• Given instruction: Reproduce the rows from the line with "From what is seen here, with" to the line with "3. firefighter, located", changing "located" to "situated" and leaving everything else as it is.

╭─ Records for this exercise

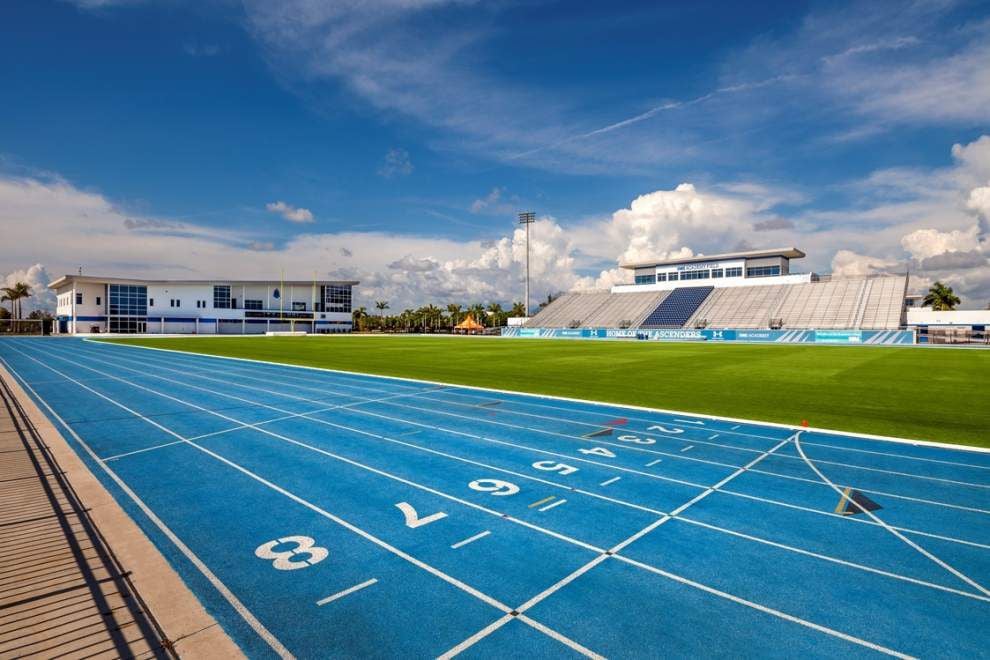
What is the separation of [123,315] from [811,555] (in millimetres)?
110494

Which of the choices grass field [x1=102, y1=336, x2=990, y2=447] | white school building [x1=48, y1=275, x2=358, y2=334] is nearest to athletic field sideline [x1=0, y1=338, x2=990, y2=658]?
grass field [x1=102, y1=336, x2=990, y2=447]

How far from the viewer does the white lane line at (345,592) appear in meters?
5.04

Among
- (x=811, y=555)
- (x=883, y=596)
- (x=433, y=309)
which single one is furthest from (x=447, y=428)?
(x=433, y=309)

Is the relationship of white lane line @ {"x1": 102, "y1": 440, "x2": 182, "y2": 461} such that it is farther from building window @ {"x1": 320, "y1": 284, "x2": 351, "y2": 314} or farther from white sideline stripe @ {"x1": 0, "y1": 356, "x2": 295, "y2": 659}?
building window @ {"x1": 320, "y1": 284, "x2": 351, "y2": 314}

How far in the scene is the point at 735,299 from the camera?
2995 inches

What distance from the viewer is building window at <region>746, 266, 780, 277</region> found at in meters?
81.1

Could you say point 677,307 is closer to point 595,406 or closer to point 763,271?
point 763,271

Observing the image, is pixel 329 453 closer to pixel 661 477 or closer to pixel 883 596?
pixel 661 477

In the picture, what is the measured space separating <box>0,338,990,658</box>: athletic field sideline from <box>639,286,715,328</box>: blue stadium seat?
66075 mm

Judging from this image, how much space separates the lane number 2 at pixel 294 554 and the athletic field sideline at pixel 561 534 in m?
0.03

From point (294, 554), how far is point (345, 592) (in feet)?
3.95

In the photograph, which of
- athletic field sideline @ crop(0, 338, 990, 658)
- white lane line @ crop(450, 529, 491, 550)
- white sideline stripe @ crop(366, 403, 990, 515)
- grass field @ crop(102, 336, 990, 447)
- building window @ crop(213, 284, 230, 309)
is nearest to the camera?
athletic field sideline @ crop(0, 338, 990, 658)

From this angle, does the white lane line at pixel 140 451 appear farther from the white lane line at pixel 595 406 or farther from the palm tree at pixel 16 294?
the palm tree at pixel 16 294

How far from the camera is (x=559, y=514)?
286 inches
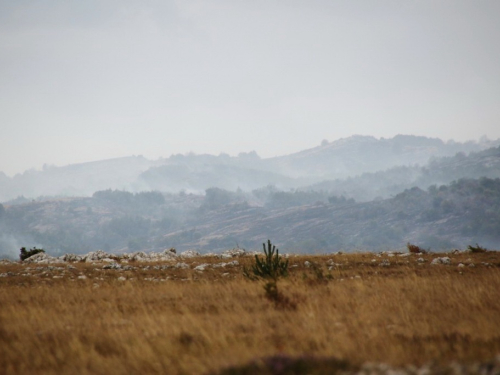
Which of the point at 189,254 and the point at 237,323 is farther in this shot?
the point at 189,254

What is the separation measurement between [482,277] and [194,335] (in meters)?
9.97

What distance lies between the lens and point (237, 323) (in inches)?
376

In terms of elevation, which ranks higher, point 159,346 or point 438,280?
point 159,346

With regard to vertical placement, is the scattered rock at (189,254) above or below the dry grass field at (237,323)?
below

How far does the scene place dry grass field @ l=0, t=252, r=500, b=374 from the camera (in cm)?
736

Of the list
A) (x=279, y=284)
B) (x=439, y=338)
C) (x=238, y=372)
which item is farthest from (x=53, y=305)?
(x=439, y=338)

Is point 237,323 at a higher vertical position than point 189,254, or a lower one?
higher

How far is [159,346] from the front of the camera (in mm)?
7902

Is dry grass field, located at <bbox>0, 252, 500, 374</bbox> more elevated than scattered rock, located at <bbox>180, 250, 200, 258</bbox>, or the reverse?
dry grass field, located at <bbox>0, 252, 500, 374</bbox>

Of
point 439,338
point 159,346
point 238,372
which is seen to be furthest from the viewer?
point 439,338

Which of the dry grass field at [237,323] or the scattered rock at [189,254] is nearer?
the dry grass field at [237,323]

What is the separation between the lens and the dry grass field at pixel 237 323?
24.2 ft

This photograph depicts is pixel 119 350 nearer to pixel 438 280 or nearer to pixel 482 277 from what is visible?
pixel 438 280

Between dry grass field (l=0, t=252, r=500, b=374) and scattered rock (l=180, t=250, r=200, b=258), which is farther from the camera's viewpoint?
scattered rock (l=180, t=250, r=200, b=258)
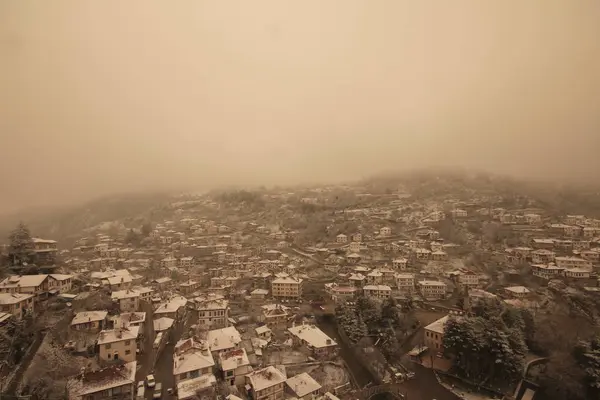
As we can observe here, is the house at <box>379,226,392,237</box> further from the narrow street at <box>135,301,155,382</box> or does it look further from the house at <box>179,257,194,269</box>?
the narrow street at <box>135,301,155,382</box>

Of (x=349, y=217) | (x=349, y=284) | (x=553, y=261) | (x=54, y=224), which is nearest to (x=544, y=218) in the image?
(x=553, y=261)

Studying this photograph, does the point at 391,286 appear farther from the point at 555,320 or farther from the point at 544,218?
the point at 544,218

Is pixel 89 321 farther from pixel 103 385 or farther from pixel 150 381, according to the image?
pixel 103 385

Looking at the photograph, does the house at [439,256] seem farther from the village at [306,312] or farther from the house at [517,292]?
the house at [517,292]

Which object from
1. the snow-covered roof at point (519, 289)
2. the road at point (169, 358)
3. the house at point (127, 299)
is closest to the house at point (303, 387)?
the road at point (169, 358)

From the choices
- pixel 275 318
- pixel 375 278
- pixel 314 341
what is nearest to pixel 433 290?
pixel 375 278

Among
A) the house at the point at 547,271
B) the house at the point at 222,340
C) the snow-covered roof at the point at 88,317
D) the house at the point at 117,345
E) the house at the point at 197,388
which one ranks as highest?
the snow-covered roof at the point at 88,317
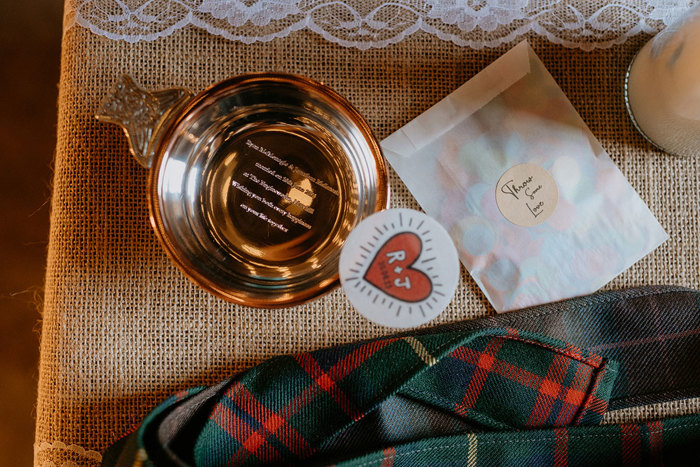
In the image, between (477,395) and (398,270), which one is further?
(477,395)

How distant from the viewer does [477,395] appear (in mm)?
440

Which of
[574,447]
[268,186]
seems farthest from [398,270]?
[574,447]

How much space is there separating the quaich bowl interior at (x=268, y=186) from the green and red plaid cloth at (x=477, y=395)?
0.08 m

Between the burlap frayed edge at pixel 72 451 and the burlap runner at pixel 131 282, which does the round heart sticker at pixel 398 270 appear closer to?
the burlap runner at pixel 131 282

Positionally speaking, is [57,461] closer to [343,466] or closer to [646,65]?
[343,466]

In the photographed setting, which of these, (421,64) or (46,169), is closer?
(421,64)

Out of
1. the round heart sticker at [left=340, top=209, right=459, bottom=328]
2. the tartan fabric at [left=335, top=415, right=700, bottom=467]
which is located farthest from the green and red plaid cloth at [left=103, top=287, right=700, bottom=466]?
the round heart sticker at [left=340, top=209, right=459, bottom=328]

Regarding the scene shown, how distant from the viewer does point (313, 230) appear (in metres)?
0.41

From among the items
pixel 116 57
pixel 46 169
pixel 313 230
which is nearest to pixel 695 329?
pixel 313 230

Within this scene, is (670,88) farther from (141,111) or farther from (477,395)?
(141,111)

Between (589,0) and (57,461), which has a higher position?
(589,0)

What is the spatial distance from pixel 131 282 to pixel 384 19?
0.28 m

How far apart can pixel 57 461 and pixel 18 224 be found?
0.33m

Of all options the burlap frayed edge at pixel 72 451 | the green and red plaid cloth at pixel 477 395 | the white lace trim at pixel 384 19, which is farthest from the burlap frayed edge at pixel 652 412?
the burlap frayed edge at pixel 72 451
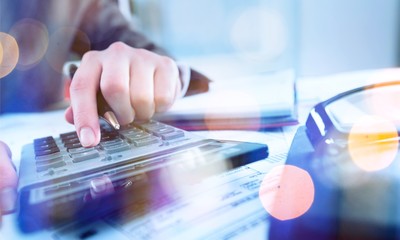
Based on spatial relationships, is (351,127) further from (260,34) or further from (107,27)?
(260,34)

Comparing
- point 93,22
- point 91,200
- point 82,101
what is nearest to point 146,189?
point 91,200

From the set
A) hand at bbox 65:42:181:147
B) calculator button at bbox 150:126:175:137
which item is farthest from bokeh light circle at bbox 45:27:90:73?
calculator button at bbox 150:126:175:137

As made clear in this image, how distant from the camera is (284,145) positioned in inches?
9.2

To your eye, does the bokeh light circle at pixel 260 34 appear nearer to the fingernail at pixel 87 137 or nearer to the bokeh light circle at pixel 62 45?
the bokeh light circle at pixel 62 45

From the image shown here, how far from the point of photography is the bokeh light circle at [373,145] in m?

╰─
╭─ Records for this exercise

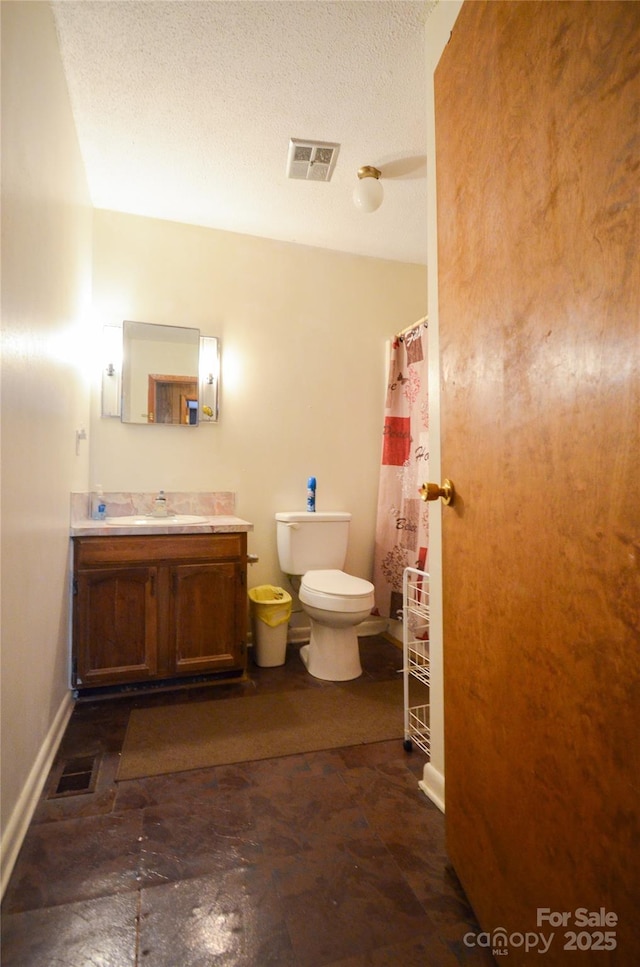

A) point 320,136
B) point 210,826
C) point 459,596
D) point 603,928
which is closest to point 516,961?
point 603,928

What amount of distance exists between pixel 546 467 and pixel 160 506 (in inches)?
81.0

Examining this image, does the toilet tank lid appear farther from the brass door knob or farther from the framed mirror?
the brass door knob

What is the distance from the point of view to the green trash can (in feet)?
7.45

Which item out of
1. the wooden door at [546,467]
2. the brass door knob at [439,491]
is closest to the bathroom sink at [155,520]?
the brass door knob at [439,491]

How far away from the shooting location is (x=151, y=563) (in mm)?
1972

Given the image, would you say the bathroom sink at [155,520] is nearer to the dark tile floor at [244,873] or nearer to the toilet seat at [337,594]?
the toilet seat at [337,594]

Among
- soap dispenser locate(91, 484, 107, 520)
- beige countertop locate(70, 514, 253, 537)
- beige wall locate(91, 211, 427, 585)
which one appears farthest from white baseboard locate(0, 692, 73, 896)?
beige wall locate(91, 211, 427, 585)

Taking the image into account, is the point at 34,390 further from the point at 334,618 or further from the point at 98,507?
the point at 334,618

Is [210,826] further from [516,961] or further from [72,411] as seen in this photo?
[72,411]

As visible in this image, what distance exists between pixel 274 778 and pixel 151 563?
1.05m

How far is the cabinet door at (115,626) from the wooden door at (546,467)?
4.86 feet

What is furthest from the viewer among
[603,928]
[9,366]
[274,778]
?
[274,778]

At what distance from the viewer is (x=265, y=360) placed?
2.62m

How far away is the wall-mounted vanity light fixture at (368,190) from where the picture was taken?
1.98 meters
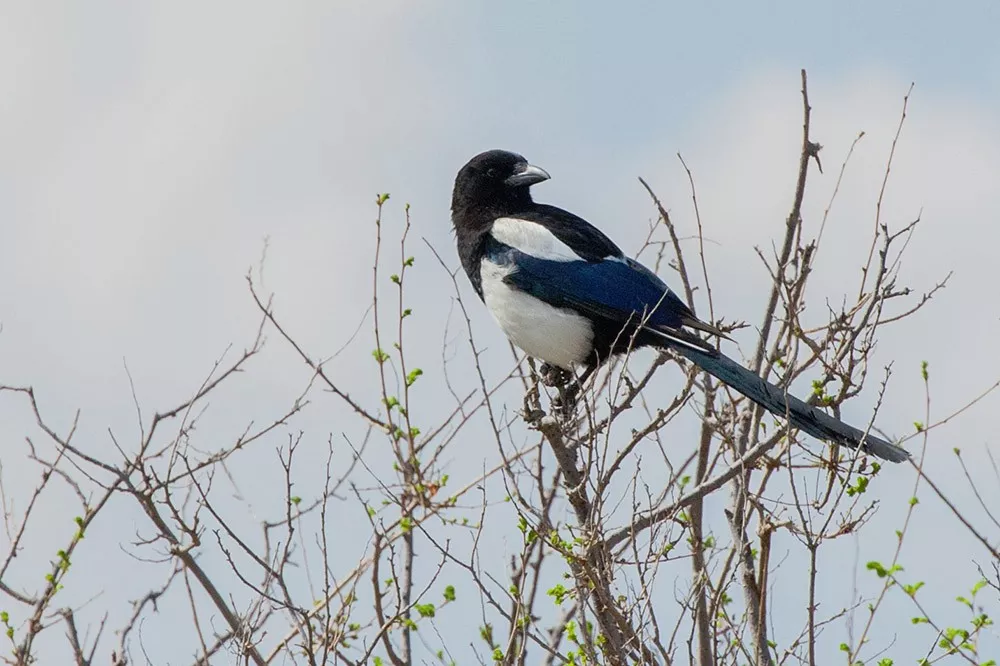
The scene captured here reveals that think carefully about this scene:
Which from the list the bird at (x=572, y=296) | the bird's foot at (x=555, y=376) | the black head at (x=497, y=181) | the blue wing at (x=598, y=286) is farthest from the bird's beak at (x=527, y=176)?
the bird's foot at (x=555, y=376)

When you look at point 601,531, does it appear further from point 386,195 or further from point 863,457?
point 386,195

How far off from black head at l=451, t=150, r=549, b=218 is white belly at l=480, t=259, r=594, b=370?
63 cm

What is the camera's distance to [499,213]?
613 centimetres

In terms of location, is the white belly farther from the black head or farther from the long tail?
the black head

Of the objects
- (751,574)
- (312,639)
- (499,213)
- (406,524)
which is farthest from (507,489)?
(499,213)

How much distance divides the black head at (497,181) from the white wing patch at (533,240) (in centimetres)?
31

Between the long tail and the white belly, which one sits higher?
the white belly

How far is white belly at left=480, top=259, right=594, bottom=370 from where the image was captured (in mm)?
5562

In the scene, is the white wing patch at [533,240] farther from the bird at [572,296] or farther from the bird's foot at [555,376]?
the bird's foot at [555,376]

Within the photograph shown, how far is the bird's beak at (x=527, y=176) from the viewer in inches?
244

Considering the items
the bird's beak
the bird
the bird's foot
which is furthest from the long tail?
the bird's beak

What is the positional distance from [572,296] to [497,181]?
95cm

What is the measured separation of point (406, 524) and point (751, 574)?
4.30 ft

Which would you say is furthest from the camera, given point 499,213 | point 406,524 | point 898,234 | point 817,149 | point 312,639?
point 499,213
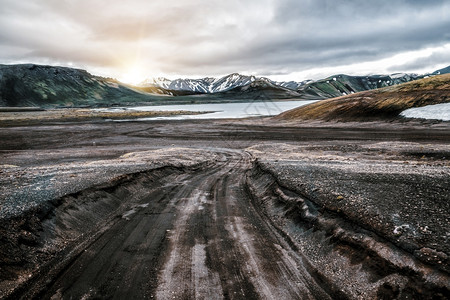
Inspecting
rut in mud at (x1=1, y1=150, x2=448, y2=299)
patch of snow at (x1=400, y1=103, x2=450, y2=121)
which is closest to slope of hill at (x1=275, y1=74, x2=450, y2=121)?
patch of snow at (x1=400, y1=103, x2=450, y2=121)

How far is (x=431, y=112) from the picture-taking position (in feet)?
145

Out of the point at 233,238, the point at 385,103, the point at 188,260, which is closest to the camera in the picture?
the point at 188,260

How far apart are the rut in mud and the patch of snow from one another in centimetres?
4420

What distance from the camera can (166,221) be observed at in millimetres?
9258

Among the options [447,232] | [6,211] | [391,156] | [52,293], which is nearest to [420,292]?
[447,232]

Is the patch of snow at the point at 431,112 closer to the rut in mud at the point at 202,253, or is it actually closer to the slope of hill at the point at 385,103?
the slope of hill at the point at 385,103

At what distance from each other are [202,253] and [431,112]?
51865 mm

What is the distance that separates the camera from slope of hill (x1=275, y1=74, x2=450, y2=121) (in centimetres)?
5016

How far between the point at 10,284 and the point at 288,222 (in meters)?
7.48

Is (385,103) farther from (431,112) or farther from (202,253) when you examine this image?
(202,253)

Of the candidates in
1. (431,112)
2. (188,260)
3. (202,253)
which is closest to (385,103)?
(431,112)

╰─
╭─ Records for this exercise

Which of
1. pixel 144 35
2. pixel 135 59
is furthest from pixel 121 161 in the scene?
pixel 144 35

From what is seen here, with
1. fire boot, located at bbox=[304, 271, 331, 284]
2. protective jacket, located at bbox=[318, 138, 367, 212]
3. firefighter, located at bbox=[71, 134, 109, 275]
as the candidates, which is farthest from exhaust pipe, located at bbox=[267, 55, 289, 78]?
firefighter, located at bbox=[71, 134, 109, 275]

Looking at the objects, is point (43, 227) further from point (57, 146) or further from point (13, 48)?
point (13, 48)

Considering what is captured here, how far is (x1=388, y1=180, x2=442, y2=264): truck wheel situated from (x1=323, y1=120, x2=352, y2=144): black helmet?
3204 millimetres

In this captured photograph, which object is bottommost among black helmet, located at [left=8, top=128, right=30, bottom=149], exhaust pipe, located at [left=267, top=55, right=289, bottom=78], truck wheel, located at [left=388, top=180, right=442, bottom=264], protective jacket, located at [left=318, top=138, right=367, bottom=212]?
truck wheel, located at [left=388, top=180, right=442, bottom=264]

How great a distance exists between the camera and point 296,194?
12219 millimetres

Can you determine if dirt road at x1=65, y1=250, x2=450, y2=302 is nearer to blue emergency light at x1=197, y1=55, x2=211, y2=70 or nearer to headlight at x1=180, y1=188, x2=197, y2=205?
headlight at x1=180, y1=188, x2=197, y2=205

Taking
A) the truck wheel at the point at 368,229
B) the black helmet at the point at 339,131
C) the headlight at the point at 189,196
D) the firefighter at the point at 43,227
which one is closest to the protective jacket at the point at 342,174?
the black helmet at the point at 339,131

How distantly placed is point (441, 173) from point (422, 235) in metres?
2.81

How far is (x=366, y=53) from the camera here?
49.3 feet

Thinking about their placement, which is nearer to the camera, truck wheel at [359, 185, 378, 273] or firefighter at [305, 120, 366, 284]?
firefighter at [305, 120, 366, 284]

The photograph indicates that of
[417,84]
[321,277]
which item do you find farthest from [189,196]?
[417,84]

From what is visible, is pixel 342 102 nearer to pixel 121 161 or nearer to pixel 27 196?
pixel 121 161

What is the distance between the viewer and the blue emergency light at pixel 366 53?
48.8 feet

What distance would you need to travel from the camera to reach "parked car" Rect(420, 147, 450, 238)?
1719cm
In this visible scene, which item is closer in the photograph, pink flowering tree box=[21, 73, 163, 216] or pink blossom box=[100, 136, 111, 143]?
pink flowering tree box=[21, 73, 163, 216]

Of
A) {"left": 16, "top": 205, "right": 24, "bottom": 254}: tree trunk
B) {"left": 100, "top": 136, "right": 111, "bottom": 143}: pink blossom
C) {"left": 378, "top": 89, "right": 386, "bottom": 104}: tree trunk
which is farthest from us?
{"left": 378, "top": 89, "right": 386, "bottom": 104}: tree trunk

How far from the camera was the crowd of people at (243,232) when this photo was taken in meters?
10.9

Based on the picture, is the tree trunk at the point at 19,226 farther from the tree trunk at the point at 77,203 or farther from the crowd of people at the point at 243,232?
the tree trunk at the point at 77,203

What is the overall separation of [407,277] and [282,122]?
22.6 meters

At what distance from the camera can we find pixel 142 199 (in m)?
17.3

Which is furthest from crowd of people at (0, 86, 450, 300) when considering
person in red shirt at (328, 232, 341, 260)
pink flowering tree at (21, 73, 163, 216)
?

╰─

• The response:
From what is seen here, with
1. fire boot, situated at bbox=[304, 271, 331, 284]
2. protective jacket, situated at bbox=[318, 138, 367, 212]
3. firefighter, situated at bbox=[71, 134, 109, 275]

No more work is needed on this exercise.